Not really self-healing, but the LLM helps to heal it.

But we also have a problem with, yeah, mental model, that code.

Who knows the name Peter Nauer?

Not many.

Okay, some.

He’s a computer scientist, was a computer scientist, and in 1985 he published a paper about dead code and the mental model.

I think everybody knows when you’re deep into work and you build up your mental model while coding, and then you are interrupted and this mental model goes poof, and yeah, where have you left?

So this is interesting.

This is just a temporary mental model.

But Peter Nauer said that the code is not the only truth.

There is a mental model which belongs to the code created by the developers who know the code.

And when you have legacy code, dead code, dead code is for him, not code which is not executed, but code which cannot be evolved.

So I think everybody knows this legacy code where the developers say we have to rewrite it because they lack the mental model.

What does it mean for us with AI?

We have legacy code written in an old language and someone says, hey, let’s use an LLM to rewrite the code to a modern language.

Java, for instance.

So you take code without a mental model, and that’s why it’s legacy code.

You can’t maintain it anymore.

Transform it to a modern language.

Do you get a mental model?

No.

The problem is still there.

Only if you manage to create a new mental model.
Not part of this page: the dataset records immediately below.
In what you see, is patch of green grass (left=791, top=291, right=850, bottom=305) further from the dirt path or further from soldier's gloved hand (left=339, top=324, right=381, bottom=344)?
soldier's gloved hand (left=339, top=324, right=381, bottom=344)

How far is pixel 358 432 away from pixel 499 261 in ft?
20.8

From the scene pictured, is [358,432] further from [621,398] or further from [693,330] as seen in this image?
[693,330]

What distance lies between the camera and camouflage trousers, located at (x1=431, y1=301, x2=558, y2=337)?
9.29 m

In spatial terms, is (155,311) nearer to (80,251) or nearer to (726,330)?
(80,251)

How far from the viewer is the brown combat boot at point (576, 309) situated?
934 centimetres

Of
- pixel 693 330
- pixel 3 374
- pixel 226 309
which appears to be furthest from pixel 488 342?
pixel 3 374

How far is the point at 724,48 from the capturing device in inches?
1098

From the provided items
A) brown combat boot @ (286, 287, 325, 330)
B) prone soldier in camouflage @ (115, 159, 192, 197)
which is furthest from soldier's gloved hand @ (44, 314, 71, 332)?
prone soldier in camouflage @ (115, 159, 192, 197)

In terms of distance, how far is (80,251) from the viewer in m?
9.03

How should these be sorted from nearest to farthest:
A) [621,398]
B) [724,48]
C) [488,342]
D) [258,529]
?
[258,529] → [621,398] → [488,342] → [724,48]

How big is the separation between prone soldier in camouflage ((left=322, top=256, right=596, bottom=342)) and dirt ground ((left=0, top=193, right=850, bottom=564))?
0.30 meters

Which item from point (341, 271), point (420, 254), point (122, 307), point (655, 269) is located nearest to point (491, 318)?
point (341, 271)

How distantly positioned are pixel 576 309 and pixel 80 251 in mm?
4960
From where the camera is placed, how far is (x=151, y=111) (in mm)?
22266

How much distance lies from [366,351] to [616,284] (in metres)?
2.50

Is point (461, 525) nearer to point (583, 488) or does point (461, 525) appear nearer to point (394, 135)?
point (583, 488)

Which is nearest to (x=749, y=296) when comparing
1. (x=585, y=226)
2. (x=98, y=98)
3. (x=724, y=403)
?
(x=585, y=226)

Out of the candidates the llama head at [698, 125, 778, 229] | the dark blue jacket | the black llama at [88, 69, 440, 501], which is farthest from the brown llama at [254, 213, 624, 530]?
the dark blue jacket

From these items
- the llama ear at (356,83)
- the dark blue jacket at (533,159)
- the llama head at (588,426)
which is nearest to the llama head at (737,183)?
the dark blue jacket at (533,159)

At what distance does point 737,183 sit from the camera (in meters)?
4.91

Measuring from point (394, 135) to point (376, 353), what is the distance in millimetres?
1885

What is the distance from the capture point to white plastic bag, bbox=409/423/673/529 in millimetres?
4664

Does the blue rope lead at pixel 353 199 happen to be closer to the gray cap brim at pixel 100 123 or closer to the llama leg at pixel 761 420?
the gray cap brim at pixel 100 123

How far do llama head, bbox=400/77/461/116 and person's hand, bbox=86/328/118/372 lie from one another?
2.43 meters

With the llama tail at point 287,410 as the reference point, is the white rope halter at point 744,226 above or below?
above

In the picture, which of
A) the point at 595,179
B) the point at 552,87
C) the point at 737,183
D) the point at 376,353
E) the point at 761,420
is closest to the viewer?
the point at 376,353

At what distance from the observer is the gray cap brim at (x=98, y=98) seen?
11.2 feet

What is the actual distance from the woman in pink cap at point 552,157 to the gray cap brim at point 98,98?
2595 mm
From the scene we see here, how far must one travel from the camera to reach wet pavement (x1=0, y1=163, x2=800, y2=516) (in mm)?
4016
Peter Nauer said that you can’t document the mental model.

And I hope he was wrong.

Because currently the machines try to create some init file.

Cloud code slash init, it creates a Cloud MD which lists the technologies used, describes the folders, builds up some small mental model.
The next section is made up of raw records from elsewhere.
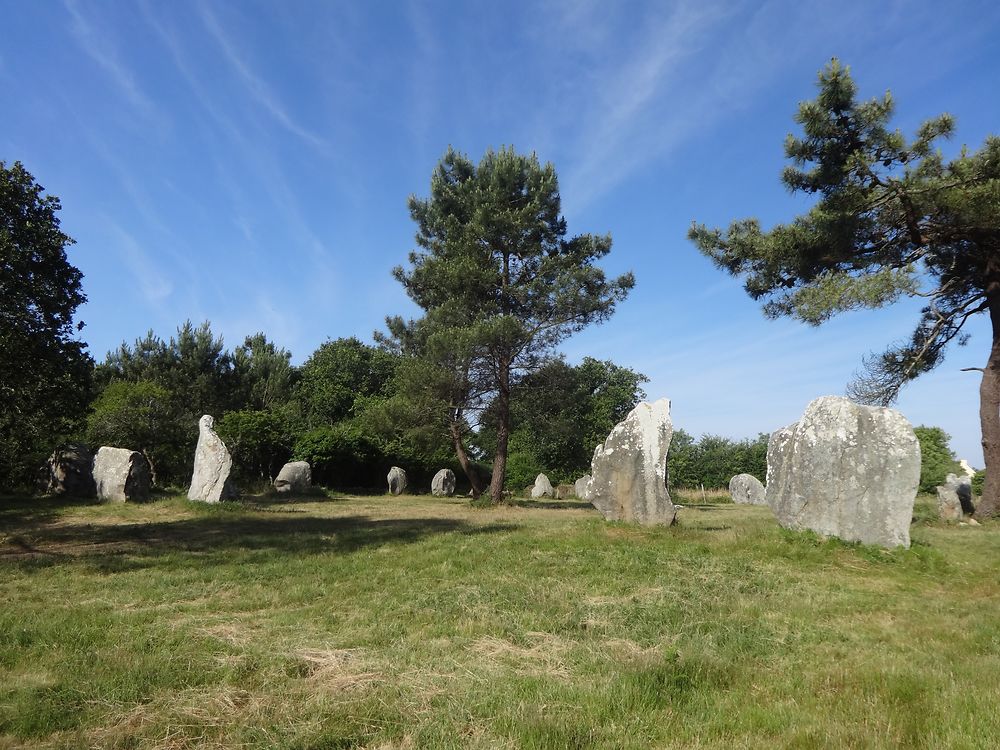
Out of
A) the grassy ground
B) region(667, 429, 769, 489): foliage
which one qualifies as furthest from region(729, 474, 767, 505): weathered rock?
the grassy ground

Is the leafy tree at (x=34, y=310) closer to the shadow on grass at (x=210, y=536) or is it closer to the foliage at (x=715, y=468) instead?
the shadow on grass at (x=210, y=536)

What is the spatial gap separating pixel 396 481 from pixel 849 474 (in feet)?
75.7

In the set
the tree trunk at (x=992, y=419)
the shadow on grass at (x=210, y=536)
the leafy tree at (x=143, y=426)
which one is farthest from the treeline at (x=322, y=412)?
the tree trunk at (x=992, y=419)

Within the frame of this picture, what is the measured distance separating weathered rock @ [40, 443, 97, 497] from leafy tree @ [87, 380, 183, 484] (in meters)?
3.66

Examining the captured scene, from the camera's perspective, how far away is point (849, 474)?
10.0 metres

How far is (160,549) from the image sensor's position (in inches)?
397

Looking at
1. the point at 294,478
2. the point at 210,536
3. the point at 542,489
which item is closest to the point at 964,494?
the point at 542,489

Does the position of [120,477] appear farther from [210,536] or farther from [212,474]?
[210,536]

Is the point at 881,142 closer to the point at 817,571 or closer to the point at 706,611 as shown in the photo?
the point at 817,571

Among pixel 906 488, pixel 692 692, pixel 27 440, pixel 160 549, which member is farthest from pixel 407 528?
pixel 27 440

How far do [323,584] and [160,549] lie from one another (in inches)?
167

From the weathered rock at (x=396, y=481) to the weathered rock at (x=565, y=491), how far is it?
7888mm

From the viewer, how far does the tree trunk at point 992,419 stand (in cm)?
1528

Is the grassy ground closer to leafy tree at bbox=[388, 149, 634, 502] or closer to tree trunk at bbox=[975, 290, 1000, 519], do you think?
tree trunk at bbox=[975, 290, 1000, 519]
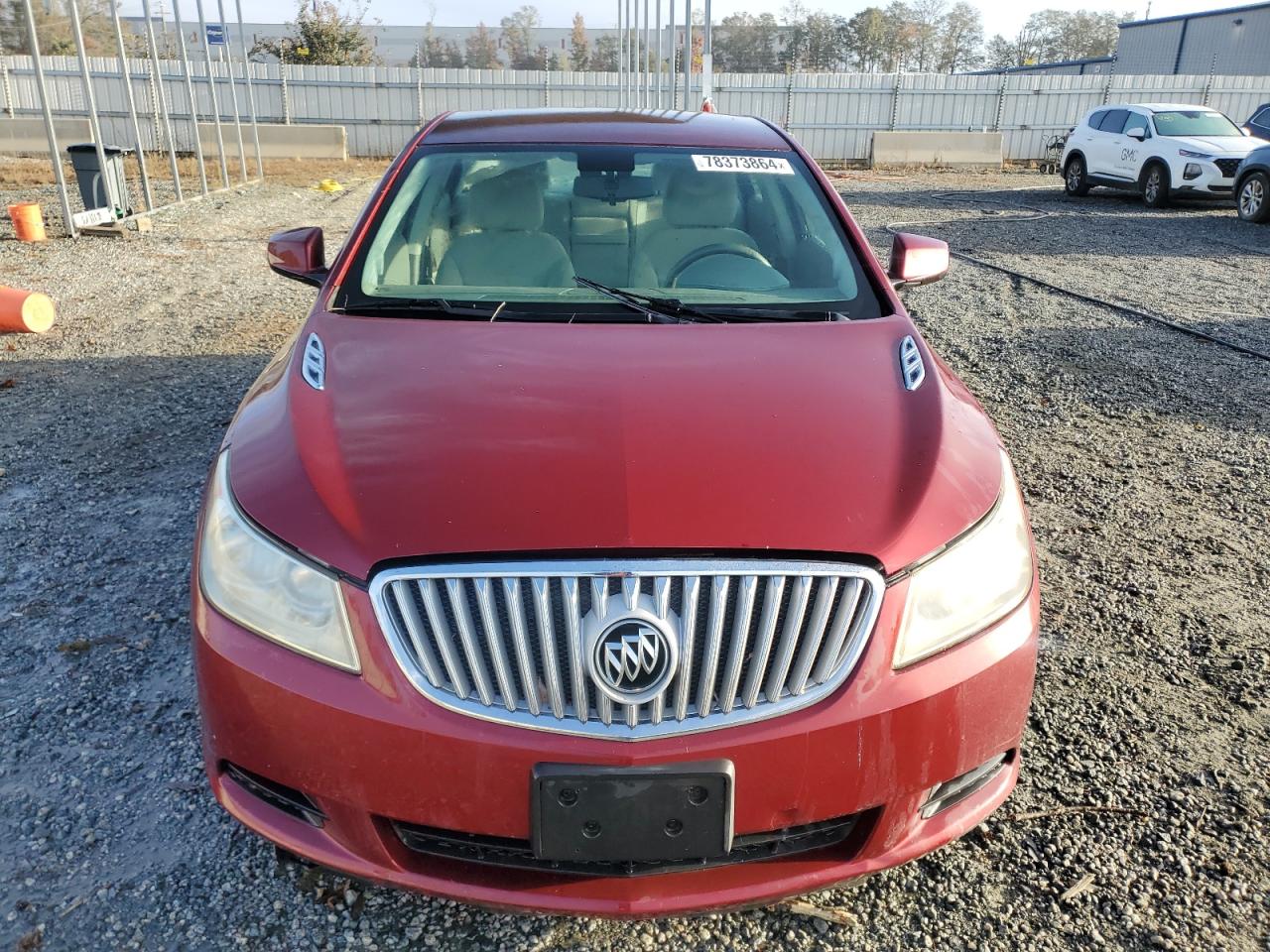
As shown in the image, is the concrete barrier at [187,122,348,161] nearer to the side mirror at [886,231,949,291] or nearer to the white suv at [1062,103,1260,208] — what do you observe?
the white suv at [1062,103,1260,208]

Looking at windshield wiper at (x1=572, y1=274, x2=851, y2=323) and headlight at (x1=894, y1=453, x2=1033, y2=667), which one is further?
windshield wiper at (x1=572, y1=274, x2=851, y2=323)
But what the machine can’t do is it can’t explain the decisions which were made because it only sees the current code.

It doesn’t know why this database has been used and not another database.

This knowledge is lost forever in such projects.

And when we think about the mental model, I thought about cognitive capabilities.

And we have our human brain, and we now have the machine brain.

And what does it do with us?

So I have a diagram.

I’ve stolen it from Dirk Koenig, where on the x-axis is the experience of a developer over time.

And on the other axis, there’s a complexity the developer creates.

And you have a curve which looks a little bit like this.

And when you start out as a developer with a new language, you’re a beginner, you’re down there, you have not much experience, and you are not able to build up too much complexity.

But over time, you learn, you gain more experience, you manage to build up more experience.

And Neil Ford once said that developers are drawn to complexity like moths to the light.

Often with the same effect, they burn.

So you develop more experience, more complexity, and here you have the first problem.

If you have a team with different experience, then I think everybody of you knows the problem that you ask the team to fix something.

And they answer, oh, that has to do with Peter.

But Peter is on holiday at the moment.

Only he knows about this part of the code.

That’s the first problem.

But the expert has another problem, because here’s the red line.

This is a layer, the line of complexity which he can build up to and not further.

And the problem is, creating code is fun, creating complexity is fun.

But having a bug to fix this bug is above this line.

I think you all know those bugs where nobody knows how to fix this because it’s beyond this line.

So when we think about the machine, where does the machine sit?

At the moment, I would say down there.

We can review the generated code.

And most people say we have to review the code because it’s our responsibility.

The machine can’t take over the responsibility for the code, so we have to review the code and take over the responsibility.

So who likes to code?

Most hands up.

Who likes to do reviews?

No.

That’s a problem.

The work shifts from solving problems by coding to telling the machine how to code and then do a review.

Doesn’t sound like fun.

And when I created those slides, I thought, what happens when the machine gets better and creates more complexity in a way that we can’t handle it anymore?

I said the future is coming to us fast, very fast.

And I made a mistake.

It’s not the complexity.

It’s the amount of code the machine creates.

We currently create so many lines of code and not only lines of code, also concepts, LinkedIn posts and so on and so on.

We don’t manage to review it anymore.

And I’m now only talking about the code review, not testing the security review and so on.

If we speed up coding, we also have to speed up the other phases.

But with the complexity, if the machine is capable of creating such complexity, we are not able to review the code anymore.

But luckily, the curve goes down here on this side.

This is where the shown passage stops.